We never use our users’ private personal data or user interactions when training our foundation models, and we apply filters to remove personally identifiable information like social security and credit card numbers that are publicly available on the Internet. We also filter profanity and other low-quality content to prevent its inclusion in the training corpus. In addition to filtering, we perform data extraction, deduplication, and the application of a model-based classifier to identify high quality documents.

This puts Apple in the same boat as Anthropic in terms of using public pages on the web as training sources. Some writers and creators object to this — including Federico Viticci, whose piece on MacStories I linked to with my “Even Apple can’t say that” comment yesterday. Dan Moren wrote a good introduction to blocking these crawling bots with robots.txt directives.

The best argument against Apple’s use of public web pages for model training is that they trained first, but only after announcing Apple Intelligence last week issued the instructions for blocking Applebot for AI training purposes. Apple should clarify whether they plan to re-index the public data they used for training before Apple Intelligence ships in beta this summer. Clearly, a website that bans Applebot-Extended shouldn’t have its data in Apple’s training corpus simply because Applebot crawled it before Apple Intelligence was even announced. It’s fair for public data to be excluded on an opt-out basis, rather than included on an opt-in one, but Apple trained its models on the public web before they allowed for opting out.

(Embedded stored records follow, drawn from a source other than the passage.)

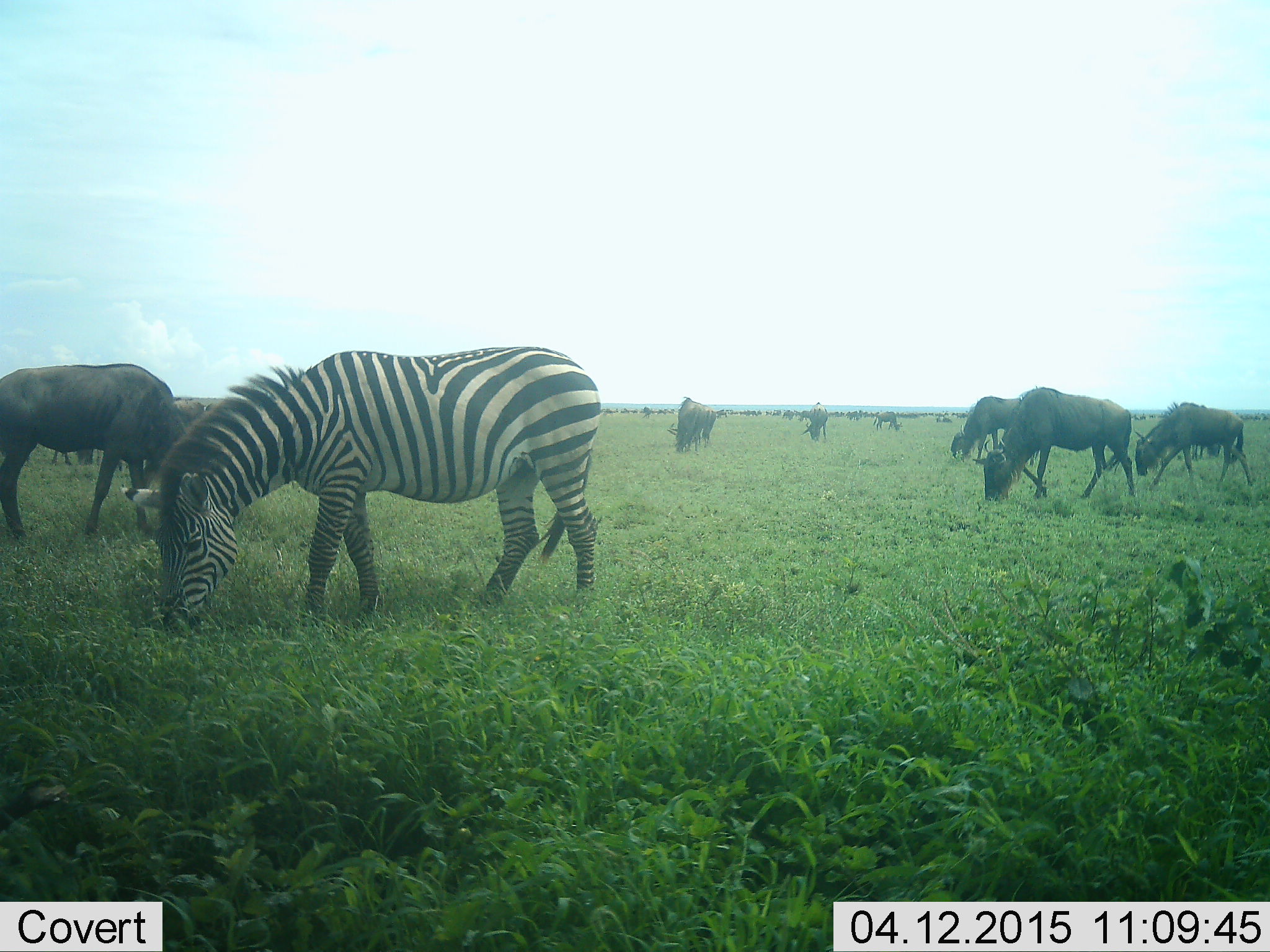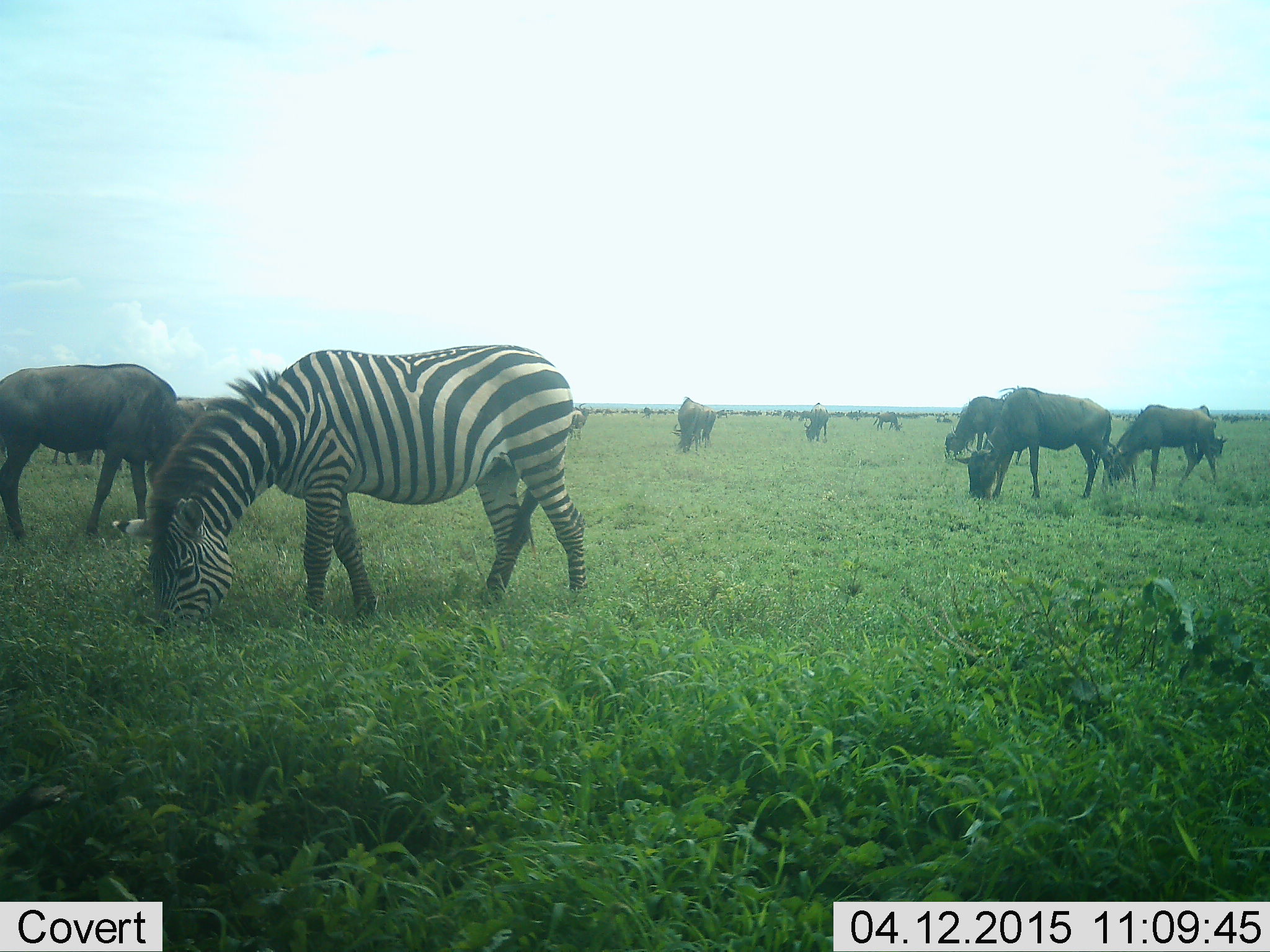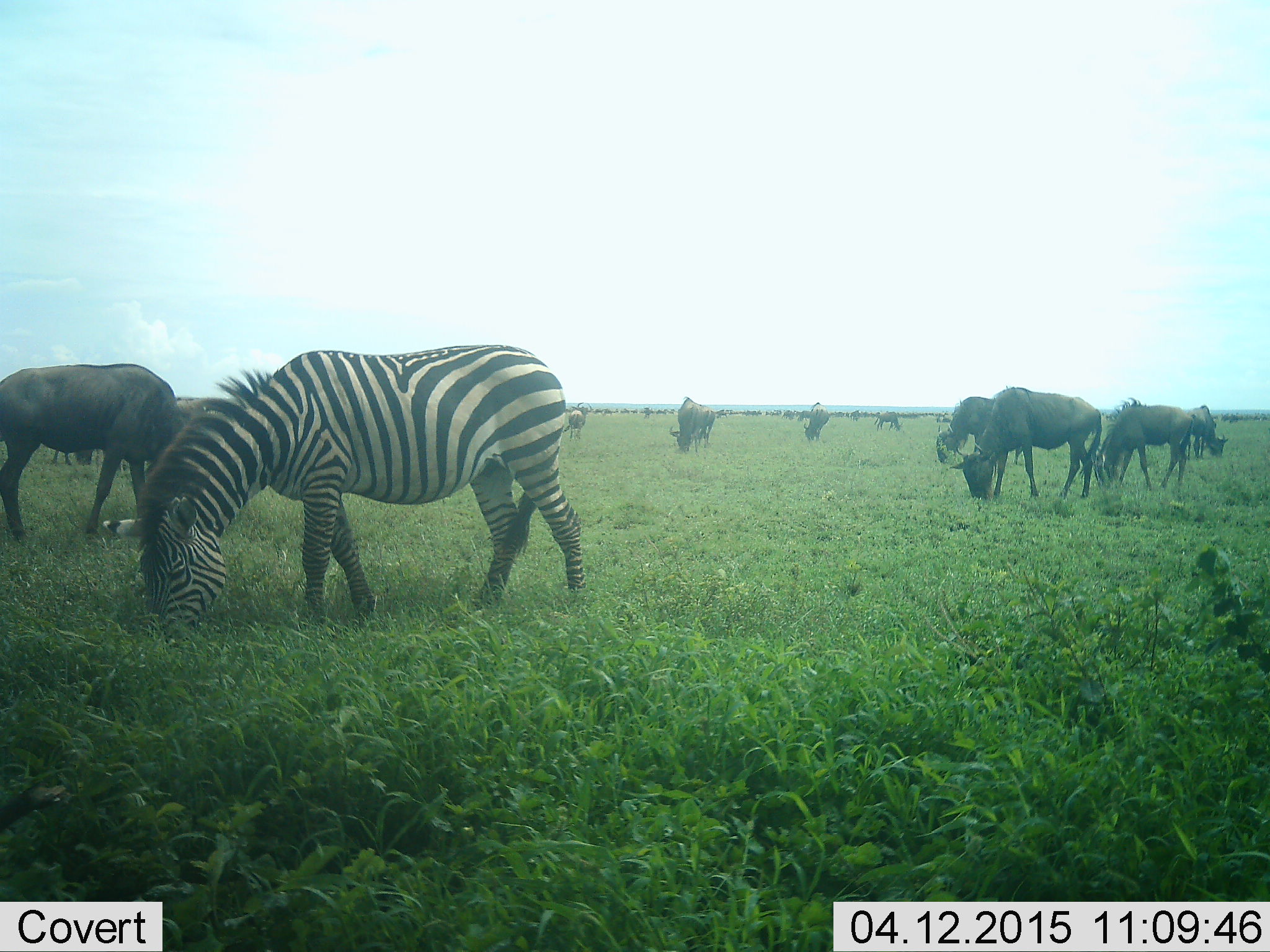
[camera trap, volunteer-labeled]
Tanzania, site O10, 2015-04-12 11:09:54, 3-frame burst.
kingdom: Animalia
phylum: Chordata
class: Mammalia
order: Artiodactyla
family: Bovidae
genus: Connochaetes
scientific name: Connochaetes taurinus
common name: blue wildebeest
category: wildebeest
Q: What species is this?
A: Wildebeest (blue wildebeest) (Connochaetes taurinus).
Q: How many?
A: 11-50.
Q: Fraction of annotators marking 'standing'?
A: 45%.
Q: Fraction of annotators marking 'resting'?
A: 9%.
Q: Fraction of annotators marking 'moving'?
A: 27%.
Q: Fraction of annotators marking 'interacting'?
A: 9%.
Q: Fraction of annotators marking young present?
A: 9%.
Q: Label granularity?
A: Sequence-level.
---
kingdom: Animalia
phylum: Chordata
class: Mammalia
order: Perissodactyla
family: Equidae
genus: Equus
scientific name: Equus quagga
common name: plains zebra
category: zebra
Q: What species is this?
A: Zebra (plains zebra) (Equus quagga).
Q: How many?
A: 1.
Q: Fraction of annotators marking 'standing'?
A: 30%.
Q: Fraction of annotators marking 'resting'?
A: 0%.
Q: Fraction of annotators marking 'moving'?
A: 0%.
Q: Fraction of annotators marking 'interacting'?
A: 0%.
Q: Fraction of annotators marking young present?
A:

But other than that chicken/egg opt-out issue, I don’t object to this. The whole point of the public web is that it’s there to learn from — even if the learner isn’t human. Is there a single LLM that was not trained on the public web? To my knowledge there is not, and a model that is ignorant of all information available on the public web would be, well, pretty ignorant of the world. To me the standards for LLMs should be similar to those we hold people to. You’re free to learn from anything I publish, but not free to plagiarize it. If you quote it, attribute and link to the source. That’s my standard for AI bots as well. So at the moment, my robots.txt file bans just one: Perplexity.

(I’d block a second, the hypocrites at Arc, if I could figure out how.)